I think I might give this one a crack.

Steve


----------



## Goat (31/8/07)

Steve,

I have to agree its a great beer - though have had a couple of bottles are a bit dodgey - oxidised or something.

I dropped into the Moon and Sixpence in Perth a week or so ago and as I was waiting for another pint of Tetley's, I noticed that they had Hobgoblin on the 'draught menu' !! On asking, I was very disappointed to find the keg had "just" finished

In terms of recipe, I reckon there is a fair bit dark sugar and oak chip in there too. Good luck with it - let us know how you go with a recipe.


----------



## bconnery (31/8/07)

Here's one from a site in the UK...

Can't vouch for it but all the guys who'd done it there liked it...



5.56 kg Maris Otter 
0.3 kg Crystal 
0.23 kg Carapils 
0.17 Chocolate 
67 degrees for 90 mins 
15 grm Syrian Goldings 5% 60 min 
15 grm Fuggles 4.5% 60 min 
15 grm Syrian Goldings 30 min 
15 grm Fuggles 30 min 
23 l, og 1052 
whirfloc tab 20 mins 
Safale so4


----------



## Guest Lurker (31/8/07)

I think I detect the odious presence of dark crystal in Hobgoblin Strong.


----------



## SJW (31/8/07)

Could be worth a go. Either way I would end up with a pretty good drop. I guess we should be carefully of calling anything a clone as, often similar to the original is still a might fine drop no matter what style your trying to CLONE.


----------



## bconnery (31/8/07)

SJW said:


> Could be worth a go. Either way I would end up with a pretty good drop. I guess we should be carefully of calling anything a clone as, often similar to the original is still a might fine drop no matter what style your trying to CLONE.

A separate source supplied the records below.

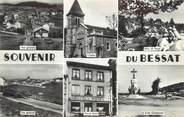 """42 Loire CPSM FRANCE 42 """"Le Bessat"""""""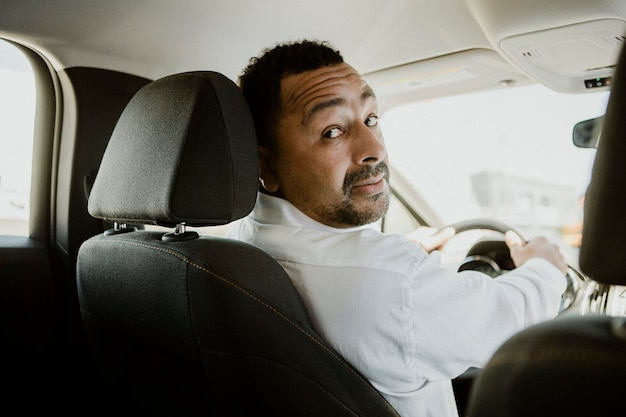 Driver talking to a passenger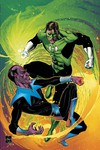 Green Lantern by Geoff Johns TPB Book 01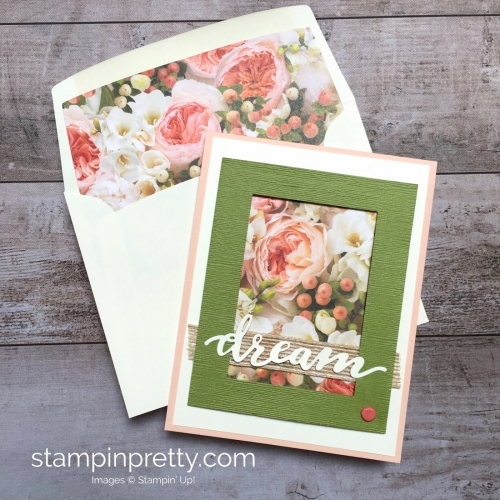 Create a simple wedding card using Stampin Up Petal Promenade Designer Series Paper - Mary Fish StampinUp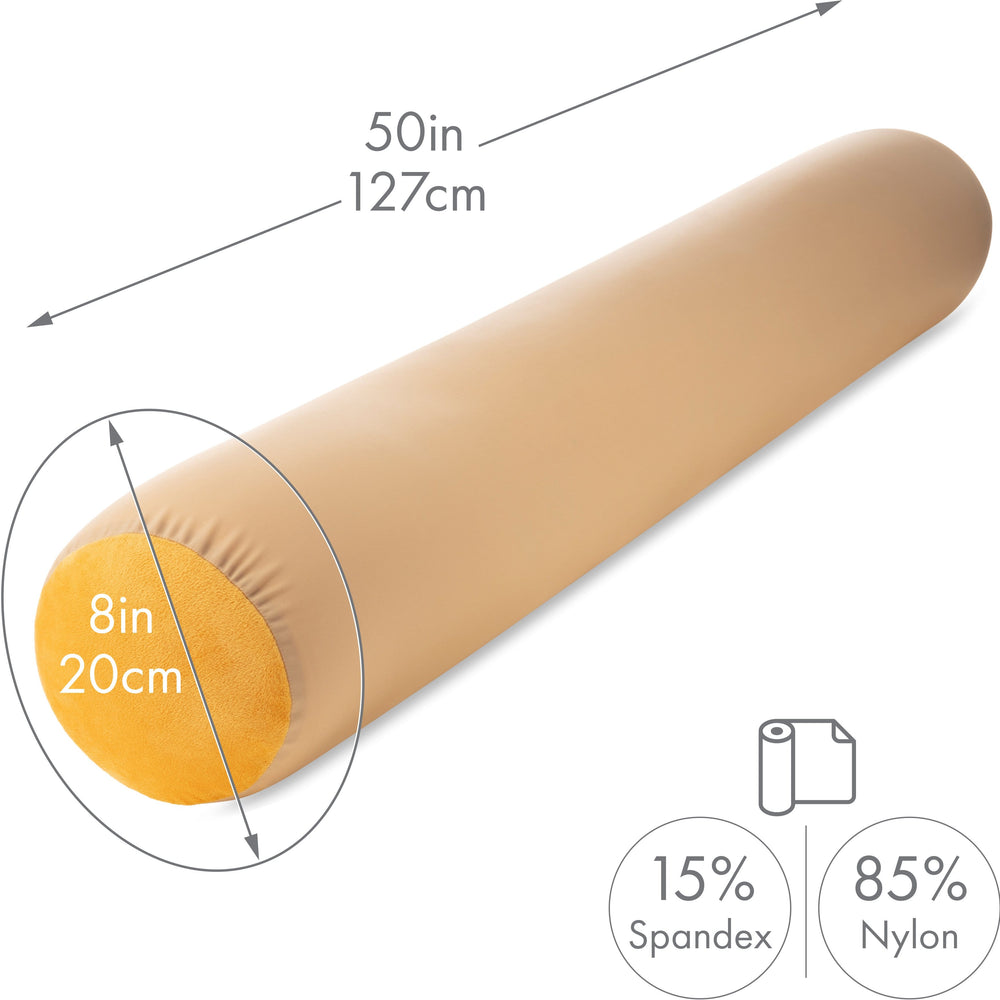 "Straight Body Pillow, Full Size Premium Microbead,Side Sleeping / Maternity Pregnant Women, Supportive ,Fluffy, Breathable, Cooling, 85/15 spandex/nylon Silky Feel Anti-Aging - 48"" X 8"" - Barely Beige"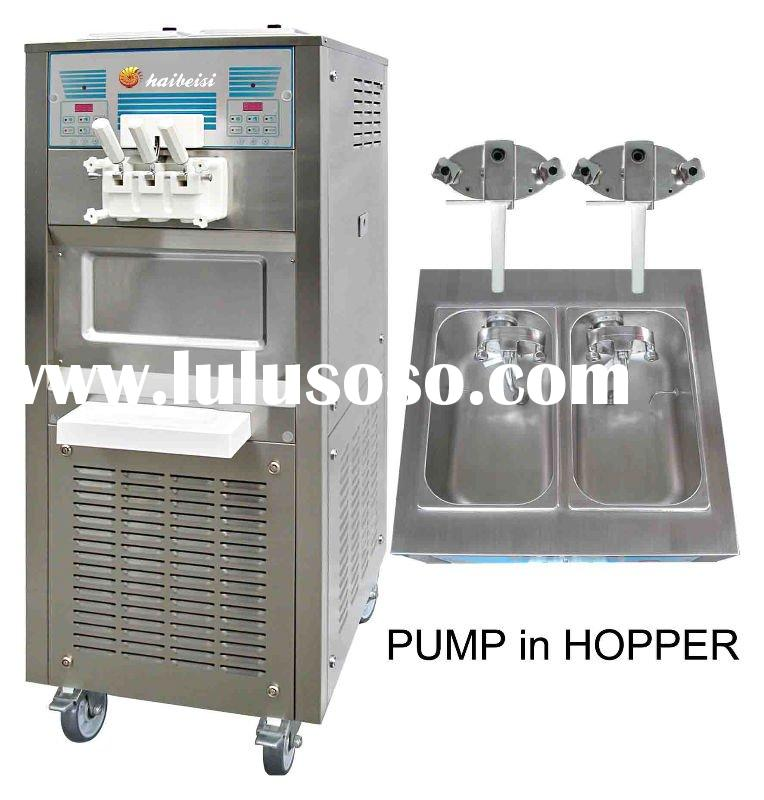 N368A Haibeisi commercial soft ice cream machine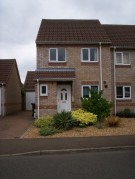 3 bed house to rent in Courtyard Way, Cottenham...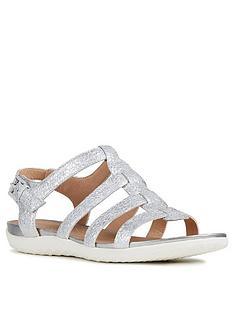 geox-sand-suede-gladiator-flat-sandal-silver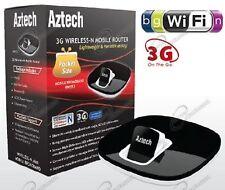 Aztech Router WiFi per Chiavetta 3G Hsdpa più presa usb per stampante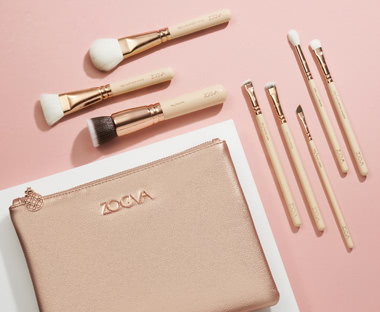 Zoeva Brush Sets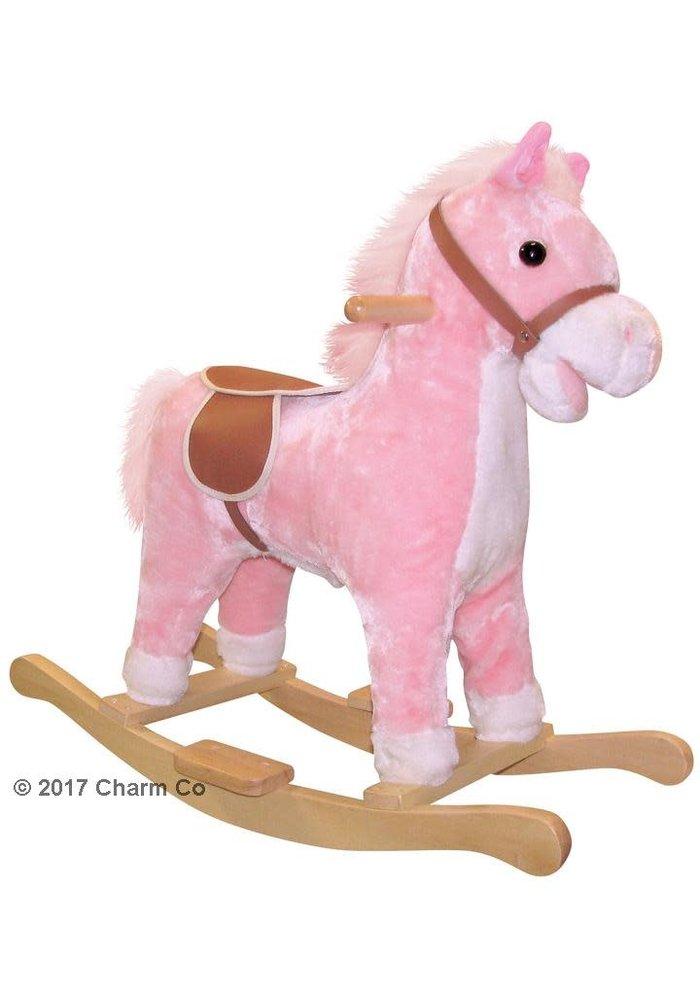 Charm Lil Pink Rocking Horse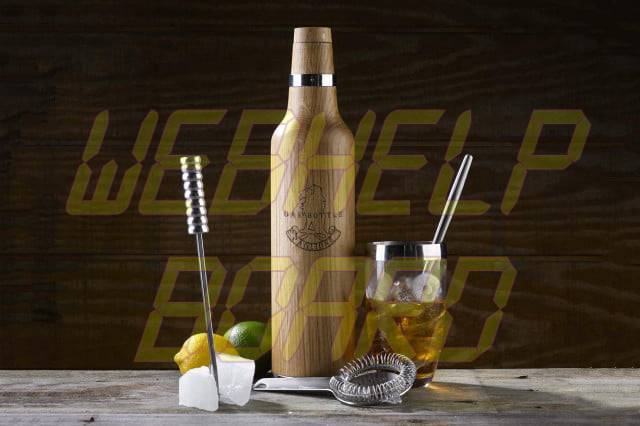 Forget-barrels;-age-yooch-in-small-batches-with-the-Oak-Bottle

Yeah it's, another, topic that can get people fired up. I personally will quite happily make a beer like a particular one, and will often try and get it as close as possible to what it known about that beer, but as long as I can produce a tasty beer in the ballpark of said beer I'm not going to be too fussed. 

Then again I'm a recipe tinkerer, that's half the fun of this game for me, so I will rarely, actually never, follow something exactly to the letter. I'm not for one second presuming mine is always better, I just like to play around.


----------



## Weizguy (31/8/07)

I'm pretty sure that MHB has a clone recipe or maybe a "clone kit".

Not really a clone, as it is likely to be superior due to freshness, if you make it rather than buy imported bottled beer.

Seth out


----------



## Steve (31/8/07)

Steve

I did one a while back:

http://www.aussiehomebrewer.com/forum/inde...mp;hl=hobgoblin

Apparently is was very close. Ive not actually tasted the real thing. But this was very nice.
Cheers
Steve


----------



## jayse (31/8/07)

I have had cracks at making similiar beers, just having a look and can't tell which recipe is what ATM though in the archives. None of them I actually gave a name like hobgoblin which i thought i did anyway......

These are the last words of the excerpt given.